§ **Exercise brief**: The answer should hold only the line with "York Wallcoverings Ashford" and each line after it through the last line of the material, exactly.

§ **Data extracts**:
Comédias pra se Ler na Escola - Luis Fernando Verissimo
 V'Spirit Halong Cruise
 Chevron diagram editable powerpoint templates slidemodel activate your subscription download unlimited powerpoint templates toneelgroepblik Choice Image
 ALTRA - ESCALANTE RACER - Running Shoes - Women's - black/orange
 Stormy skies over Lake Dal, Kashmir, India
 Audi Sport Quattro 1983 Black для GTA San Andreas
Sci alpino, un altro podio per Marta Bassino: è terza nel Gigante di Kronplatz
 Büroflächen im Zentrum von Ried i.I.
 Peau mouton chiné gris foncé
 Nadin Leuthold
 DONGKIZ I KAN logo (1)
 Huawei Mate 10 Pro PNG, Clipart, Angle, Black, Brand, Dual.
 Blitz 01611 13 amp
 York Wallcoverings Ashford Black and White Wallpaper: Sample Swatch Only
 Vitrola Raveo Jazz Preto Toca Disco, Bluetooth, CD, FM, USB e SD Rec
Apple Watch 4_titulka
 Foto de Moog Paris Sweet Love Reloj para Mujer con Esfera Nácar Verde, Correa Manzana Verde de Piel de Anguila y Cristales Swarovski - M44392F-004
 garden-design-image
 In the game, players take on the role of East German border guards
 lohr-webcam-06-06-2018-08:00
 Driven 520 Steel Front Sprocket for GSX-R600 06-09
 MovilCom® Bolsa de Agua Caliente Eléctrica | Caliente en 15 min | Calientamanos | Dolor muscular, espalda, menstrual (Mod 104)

§ **Output for this task**:
 York Wallcoverings Ashford Black and White Wallpaper: Sample Swatch Only
 Vitrola Raveo Jazz Preto Toca Disco, Bluetooth, CD, FM, USB e SD Rec
Apple Watch 4_titulka
 Foto de Moog Paris Sweet Love Reloj para Mujer con Esfera Nácar Verde, Correa Manzana Verde de Piel de Anguila y Cristales Swarovski - M44392F-004
 garden-design-image
 In the game, players take on the role of East German border guards
 lohr-webcam-06-06-2018-08:00
 Driven 520 Steel Front Sprocket for GSX-R600 06-09
 MovilCom® Bolsa de Agua Caliente Eléctrica | Caliente en 15 min | Calientamanos | Dolor muscular, espalda, menstrual (Mod 104)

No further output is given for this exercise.